I hate multitasking.  It was all the rage during the late 90s, but now studies have shown that human brains function best when they’re only doing one task at a time.  The same is true of car tires!

Each tire has a contact patch with the road that’s roughly the size of your hand.  That contact patch is the only thing (aside from wind resistance–which you don’t really have any control over on passenger cars unless you have an air brake) that can be used to accelerate, slow, and steer your vehicle.  Normally, the friction between rubber and pavement is sufficient to give you all the control you need for normal driving.  Add snow or ice (or deep enough water) to the equation and things change in a hurry!

Regardless of the road conditions, each tire’s contact patch has a finite amount of friction that it can exert to the road surface at any given time.  This friction is your currency for purchasing control of the vehicle.  Once you’ve spent all the available currency, the car is no longer going to do what you ask.  Instead, it’s going to go wherever it feels like (without any regard for trees, ditches, or that snow plow in the oncoming lane!).

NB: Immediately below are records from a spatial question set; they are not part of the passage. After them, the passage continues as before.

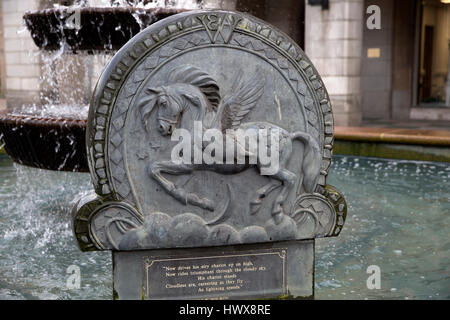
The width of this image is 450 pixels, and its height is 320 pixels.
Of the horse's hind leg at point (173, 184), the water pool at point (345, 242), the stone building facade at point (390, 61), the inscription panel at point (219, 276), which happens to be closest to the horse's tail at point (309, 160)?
the inscription panel at point (219, 276)

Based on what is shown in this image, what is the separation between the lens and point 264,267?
2.87m

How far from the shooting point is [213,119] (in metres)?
2.63

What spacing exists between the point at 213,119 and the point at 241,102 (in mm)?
153

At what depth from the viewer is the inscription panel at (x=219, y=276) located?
2730 millimetres

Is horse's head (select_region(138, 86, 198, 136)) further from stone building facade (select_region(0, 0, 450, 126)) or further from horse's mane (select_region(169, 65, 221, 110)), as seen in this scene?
stone building facade (select_region(0, 0, 450, 126))

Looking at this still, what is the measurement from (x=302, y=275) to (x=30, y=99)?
42.1ft

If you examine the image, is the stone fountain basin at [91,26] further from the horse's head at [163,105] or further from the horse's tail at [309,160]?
the horse's tail at [309,160]

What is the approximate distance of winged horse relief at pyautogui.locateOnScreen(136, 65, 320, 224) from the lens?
254 centimetres

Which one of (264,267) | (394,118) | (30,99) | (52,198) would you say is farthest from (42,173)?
(394,118)

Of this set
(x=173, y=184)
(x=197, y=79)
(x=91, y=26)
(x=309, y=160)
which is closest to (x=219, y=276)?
(x=173, y=184)

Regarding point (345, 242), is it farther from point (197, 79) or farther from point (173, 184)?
point (197, 79)

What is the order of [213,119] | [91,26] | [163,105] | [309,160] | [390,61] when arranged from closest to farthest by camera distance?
[163,105], [213,119], [309,160], [91,26], [390,61]

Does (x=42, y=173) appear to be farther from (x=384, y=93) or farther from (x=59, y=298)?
(x=384, y=93)

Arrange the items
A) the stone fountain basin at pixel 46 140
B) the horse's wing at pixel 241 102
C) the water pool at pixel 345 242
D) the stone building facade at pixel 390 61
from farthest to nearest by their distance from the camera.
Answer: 1. the stone building facade at pixel 390 61
2. the stone fountain basin at pixel 46 140
3. the water pool at pixel 345 242
4. the horse's wing at pixel 241 102
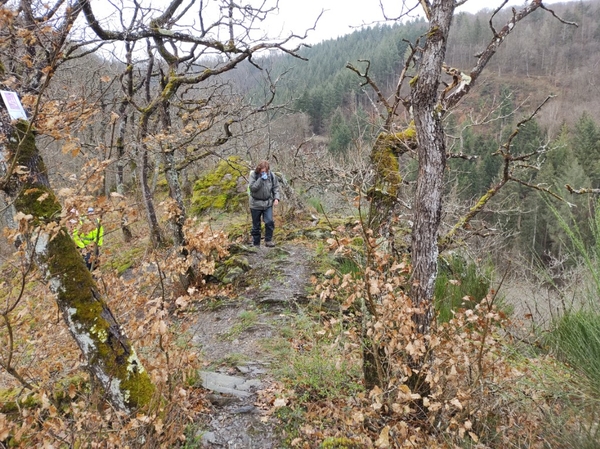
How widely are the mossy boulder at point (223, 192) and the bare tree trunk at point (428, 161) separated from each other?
917 cm

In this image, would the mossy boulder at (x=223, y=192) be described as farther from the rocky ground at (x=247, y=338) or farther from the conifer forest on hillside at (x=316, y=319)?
the conifer forest on hillside at (x=316, y=319)

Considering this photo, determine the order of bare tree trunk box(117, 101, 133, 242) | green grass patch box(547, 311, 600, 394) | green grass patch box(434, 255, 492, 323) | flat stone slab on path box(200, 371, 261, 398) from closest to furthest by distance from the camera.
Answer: green grass patch box(547, 311, 600, 394), flat stone slab on path box(200, 371, 261, 398), green grass patch box(434, 255, 492, 323), bare tree trunk box(117, 101, 133, 242)

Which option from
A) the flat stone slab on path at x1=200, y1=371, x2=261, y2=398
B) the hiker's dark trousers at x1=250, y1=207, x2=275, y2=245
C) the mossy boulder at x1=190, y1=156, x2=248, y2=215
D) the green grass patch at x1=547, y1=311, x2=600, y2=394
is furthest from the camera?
Answer: the mossy boulder at x1=190, y1=156, x2=248, y2=215

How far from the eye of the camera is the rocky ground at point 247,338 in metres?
3.33

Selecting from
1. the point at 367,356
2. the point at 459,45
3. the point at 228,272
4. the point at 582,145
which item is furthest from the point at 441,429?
the point at 459,45

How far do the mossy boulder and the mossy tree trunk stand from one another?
879 centimetres

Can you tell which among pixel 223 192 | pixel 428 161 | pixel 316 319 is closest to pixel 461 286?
pixel 316 319

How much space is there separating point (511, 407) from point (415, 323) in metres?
0.95

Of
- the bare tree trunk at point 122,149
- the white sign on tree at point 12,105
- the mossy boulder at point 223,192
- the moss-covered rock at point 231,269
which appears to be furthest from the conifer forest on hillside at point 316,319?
the mossy boulder at point 223,192

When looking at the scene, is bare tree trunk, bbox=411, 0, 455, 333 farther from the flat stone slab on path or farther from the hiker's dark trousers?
the hiker's dark trousers

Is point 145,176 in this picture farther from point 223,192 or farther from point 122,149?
point 223,192

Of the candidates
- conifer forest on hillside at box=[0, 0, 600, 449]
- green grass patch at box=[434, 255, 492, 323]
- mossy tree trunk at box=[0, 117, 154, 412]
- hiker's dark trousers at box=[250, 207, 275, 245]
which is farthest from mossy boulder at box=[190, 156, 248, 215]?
mossy tree trunk at box=[0, 117, 154, 412]

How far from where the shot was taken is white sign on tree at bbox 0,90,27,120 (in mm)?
2525

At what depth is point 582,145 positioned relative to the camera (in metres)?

You spend this currency in three ways:

1) trying to speed up

2) trying to slow down

3) trying to turn

As soon as you try to accelerate, there is less friction available for anything else (like steering).  The same goes for trying to slow down.  In slick weather conditions, bad things tend to happen when you ask your tires to multitask (like when jamming on the brakes and steering abruptly at the same time) .

When the weather gets bad, maximize your control by only asking your tires to do one thing at a time.  Accelerate or brake in a straight line when possible…then turn–or turn first and then accelerate or brake.

It takes a little practice and planning at first, but it’s worth it!